## Work to complete
(a) According to the text on Morisset Park, in what year was the suburb established?
(b) Decide whether each statement agrees with the text on Morisset Park. Answer yes or no for each, and quote the words from the text that settle it.
(i) Morisset Park falls within the federal division of Hunter.
(ii) Morisset Park is on the eastern side of Lake Macquarie.
(iii) The 2021 census counted more than 2,000 people in Morisset Park.
(c) Summarize the text on Morisset Park in two sentences.

## Exercise passage
▽

- Morisset Park
- Coordinates: 33°07′16″S 151°32′06″E﻿ / ﻿33.121°S 151.535°E
- Country: Australia
- State: New South Wales
- LGA: City of Lake Macquarie;
- Location: 6 km (3.7 mi) ESE of Morisset;
- Established: 1878

Government
- • State electorate: Lake Macquarie;
- • Federal division: Hunter;

Population
- • Total: 1,085 (2021 census)
- Postcode: 2264
- Parish: Morisset
Suburbs around Morisset Park
| Bonnells Bay | Windermere Park | Brightwaters |
| Bonnells Bay | Morisset Park | Lake Macquarie |
|  | Morisset |  |

= Morisset Park =

Morisset Park is a suburb of the City of Lake Macquarie in New South Wales, Australia on a peninsula east of the town of Morisset on the western side of Lake Macquarie.

△

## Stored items
▽

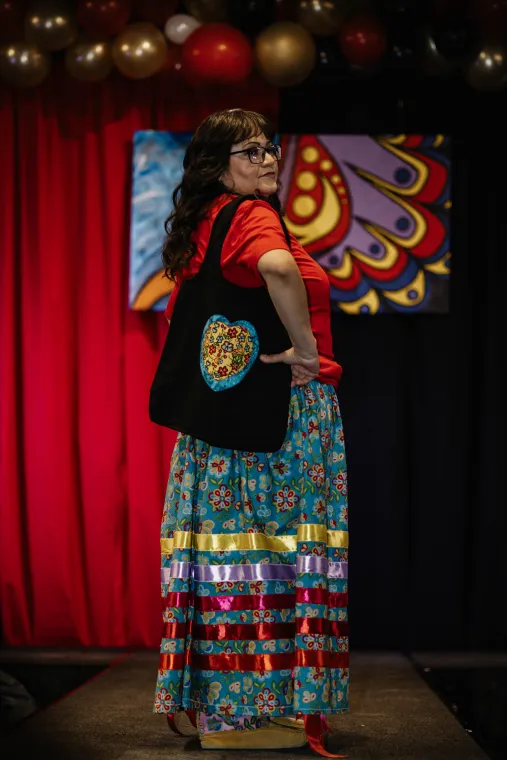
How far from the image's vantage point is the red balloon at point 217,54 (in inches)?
131

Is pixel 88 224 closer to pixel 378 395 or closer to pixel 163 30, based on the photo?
pixel 163 30

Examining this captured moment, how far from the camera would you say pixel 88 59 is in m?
3.48

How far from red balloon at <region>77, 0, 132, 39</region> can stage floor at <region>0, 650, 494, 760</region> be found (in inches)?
85.9

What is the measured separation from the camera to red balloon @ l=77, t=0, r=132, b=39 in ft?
11.1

△

## Responses to the tasks
(a) 1878

(b)
(i) Yes: "Federal division: Hunter"
(ii) No: "on the western side of Lake Macquarie"
(iii) No: "Total: 1,085 (2021 census)"

(c) Morisset Park is a suburb of the City of Lake Macquarie in New South Wales, Australia. It sits on a peninsula east of Morisset on the western side of Lake Macquarie, was established in 1878, and had 1,085 residents at the 2021 census.